経済回復に完全に出遅れた日本

2021年はウィズコロナの年でした。2020年初頭から世界に大きな影響を及ぼした新型コロナウイルスでしたが、2021年に入っても、その猛威からまぬかれることはできませんでした。とくに「デルタ株」が瞬く間にまん延し、多くの国で感染者が急増しました。

しかし、図表2にあるように、そんな中にあって、ワクチンの接種が進んだことで、コロナの中での経済活動の復活も顕著になったのも2021年でした。米国では、実質GDPが年初の1~3月、4~6月に連続で6%台の成長を遂げ、7~9月は少し減速したものの、それでも2%の成長で、景気拡大が続きました(四半期のGDP成長率は、前四半期比での年率換算。一部は速報値)。

【図表】各国の2021年の実質GDP成長率

欧州では、通貨ユーロを使っている国19カ国からなるユーロ圏の数字を見ると、1~3月こそコロナの影響で1.2%のマイナスでしたが、4~6月は8.7%、7~9月は9.3%と大きく回復しています。英国でも同様のトレンドです。

中国は、秋以降、「共同富裕」の名の下に不動産業界などの締め付けを行った結果、経済成長率は鈍化していますが、それでも成長を維持しています。韓国、台湾、シンガポールなども、コロナの影響はあるものの2021年は成長をある程度取り戻した年でもありました。

- - - -

→ **作業指示**:
(a) 世界経済に関する抜粋のうち、「経済回復に完全に出遅れた日本」から始まり「取り戻した年でもありました。」で終わる部分を、「米国」を「アメリカ」に置き換えて書き直してください。
(b) 世界経済に関する抜粋の最後の文に続く部分を書き足してください。

- - - -

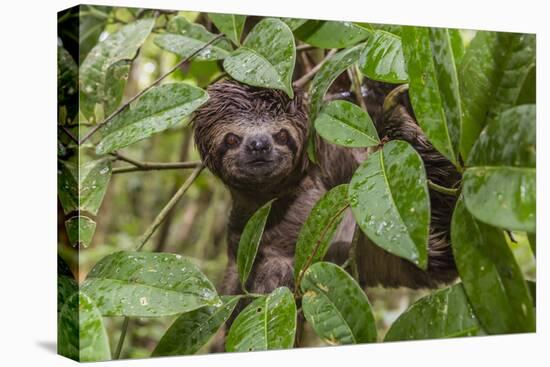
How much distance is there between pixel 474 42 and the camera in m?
2.29

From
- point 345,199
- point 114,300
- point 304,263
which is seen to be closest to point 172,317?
point 114,300

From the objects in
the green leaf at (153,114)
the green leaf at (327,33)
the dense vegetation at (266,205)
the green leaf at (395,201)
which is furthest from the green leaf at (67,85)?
the green leaf at (395,201)

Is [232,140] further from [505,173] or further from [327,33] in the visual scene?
[505,173]

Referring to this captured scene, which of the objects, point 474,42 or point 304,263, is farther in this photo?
point 304,263

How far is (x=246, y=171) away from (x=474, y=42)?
81 cm

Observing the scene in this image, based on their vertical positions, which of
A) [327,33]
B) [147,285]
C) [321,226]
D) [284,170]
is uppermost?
[327,33]

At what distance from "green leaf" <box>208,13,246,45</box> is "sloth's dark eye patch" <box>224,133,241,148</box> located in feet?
0.96

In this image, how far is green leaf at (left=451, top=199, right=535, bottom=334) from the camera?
2258 mm

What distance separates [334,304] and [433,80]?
0.74m

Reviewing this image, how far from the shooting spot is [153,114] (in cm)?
231

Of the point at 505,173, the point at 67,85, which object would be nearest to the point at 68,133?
the point at 67,85

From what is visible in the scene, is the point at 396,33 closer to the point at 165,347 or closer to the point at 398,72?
the point at 398,72

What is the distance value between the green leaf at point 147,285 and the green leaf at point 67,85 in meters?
0.44

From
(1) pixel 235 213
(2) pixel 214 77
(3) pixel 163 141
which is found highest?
(2) pixel 214 77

- - - -

→ **解答一覧**:
(a)
経済回復に完全に出遅れた日本

2021年はウィズコロナの年でした。2020年初頭から世界に大きな影響を及ぼした新型コロナウイルスでしたが、2021年に入っても、その猛威からまぬかれることはできませんでした。とくに「デルタ株」が瞬く間にまん延し、多くの国で感染者が急増しました。

しかし、図表2にあるように、そんな中にあって、ワクチンの接種が進んだことで、コロナの中での経済活動の復活も顕著になったのも2021年でした。アメリカでは、実質GDPが年初の1~3月、4~6月に連続で6%台の成長を遂げ、7~9月は少し減速したものの、それでも2%の成長で、景気拡大が続きました(四半期のGDP成長率は、前四半期比での年率換算。一部は速報値)。

【図表】各国の2021年の実質GDP成長率

欧州では、通貨ユーロを使っている国19カ国からなるユーロ圏の数字を見ると、1~3月こそコロナの影響で1.2%のマイナスでしたが、4~6月は8.7%、7~9月は9.3%と大きく回復しています。英国でも同様のトレンドです。

中国は、秋以降、「共同富裕」の名の下に不動産業界などの締め付けを行った結果、経済成長率は鈍化していますが、それでも成長を維持しています。韓国、台湾、シンガポールなども、コロナの影響はあるものの2021年は成長をある程度取り戻した年でもありました。

(b)
その背景には、コロナウイルスの影響はなかなか消えないものの、ワクチン接種の進展とともに、飲食やイベントなどへの規制緩和の効果が大きかったと言えます。

それに比べ、日本の景気回復は大幅に出遅れました。上でみたように、米国、欧州、アジアの各国は2021年には、ある程度の成長を取り戻しました。しかし、日本の成長率は、1~3月期はマイナス2.9%、4~6月はプラスに転じたものの、2.0%、そして7~9月は、8月に東京で1日あたり6000人ほどの感染者が出たデルタ株の感染の急拡大により、GDPは再びマイナス3.6%(2次速報値)といった状況です。

日本でのワクチン接種は、2月ごろから医療従事者から始まり、その後、高齢者、そして多くの国民への接種と進みましたが、欧米各国に比べて数カ月の出遅れが響いたのです。今では接種率は、欧米並みかそれ以上となっていますが、出遅れが経済回復を阻んだと言っていいでしょう。